Diese Kampfansage gegenüber dem autoritären China ist absolut, sie zielt darauf ab, den von China anvisierten Machtübergang zu verhindern, und zwar nicht nur im materiellen, sondern auch im ideellen, normativen, diskursiven Bereich. Hamilton und Ohlberg verdeutlichen – und das ist das Verdienst dieses Buches – das, was in der Politik bereits bekannt sein sollte, aber gerne in Anbetracht wirtschaftlicher Zwänge und globaler Herausforderungen vergessen wird: dass der Kern der Bedrohung durch China nicht ausschließlich im Wettbewerb um den gegenwärtigen wirtschaftlichen und politischen Einfluss liegt, sondern auch, und gerade, um die Deutungshoheit in der Zukunft – darum, wer die Grenzen des Mach- und Sagbaren bestimmen und den Rahmen für legitime Handlungen im Internationalen und Nationalen setzen wird. Es geht, in Kürze, um den Charakter der sich derzeit formierenden multipolaren Ordnung und den Platz, die Rolle und das Machtpotential der westlichen Welt darin – und damit um die eigene Identität als progressive, liberale, normsetzende und sozialisierende Kraft.

Es ist die Identitätsfrage, die die Bedrohung durch China so existentiell und die Suche nach einer effektiven Antwort darauf so dringlich macht. Die „politische Streitschrift“ Hamiltons und Ohlbergs zwingt den Leser, trotz bestehender handwerklicher Mängel wie der Überspitztheit im Ton und auch der bemerkenswerten Subjektivität der Analyse sich der ideellen Bedrohung durch China bewusst(er) zu werden und nach Lösungen zu suchen.[3] Das macht dieses Buch, vor dem Hintergrund eines potentiellen Machtübergangs und dem immer kürzer scheinenden Hebel des Westens, relevant.

#### DATENABSCHNITT:
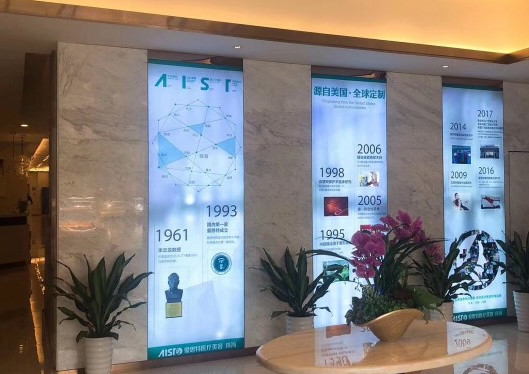 發(fā)展歷程展示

#### ZU ERLEDIGEN:
1 > Fassen Sie den Absatz aus dem Text über die Bedrohung durch China, der mit „Es ist die Identitätsfrage“ beginnt, kürzer zusammen und behalten Sie dabei seine wesentlichen Aussagen bei.
2 > Zitieren Sie aus dem Text über die Bedrohung durch China wörtlich alles von „Es ist die Identitätsfrage, die“ bis hinunter zu „des Westens, relevant.“.
Die Zeilen sind eigenständiges Material und gehören nicht zum Text.

#### GEGEBENE ANTWORTEN:
1 > Die Identitätsfrage macht die Bedrohung durch China existentiell und eine wirksame Antwort darauf dringlich. Die „politische Streitschrift“ von Hamilton und Ohlberg hat handwerkliche Mängel: Ihr Ton ist überspitzt, und ihre Analyse ist auffällig subjektiv. Dennoch bringt sie den Leser dazu, sich der ideellen Bedrohung durch China bewusster zu werden und nach Lösungen zu suchen. Angesichts eines möglichen Machtübergangs und des scheinbar immer kürzeren Hebels des Westens ist das Buch deshalb relevant.

2 >
Es ist die Identitätsfrage, die die Bedrohung durch China so existentiell und die Suche nach einer effektiven Antwort darauf so dringlich macht. Die „politische Streitschrift“ Hamiltons und Ohlbergs zwingt den Leser, trotz bestehender handwerklicher Mängel wie der Überspitztheit im Ton und auch der bemerkenswerten Subjektivität der Analyse sich der ideellen Bedrohung durch China bewusst(er) zu werden und nach Lösungen zu suchen.[3] Das macht dieses Buch, vor dem Hintergrund eines potentiellen Machtübergangs und dem immer kürzer scheinenden Hebel des Westens, relevant.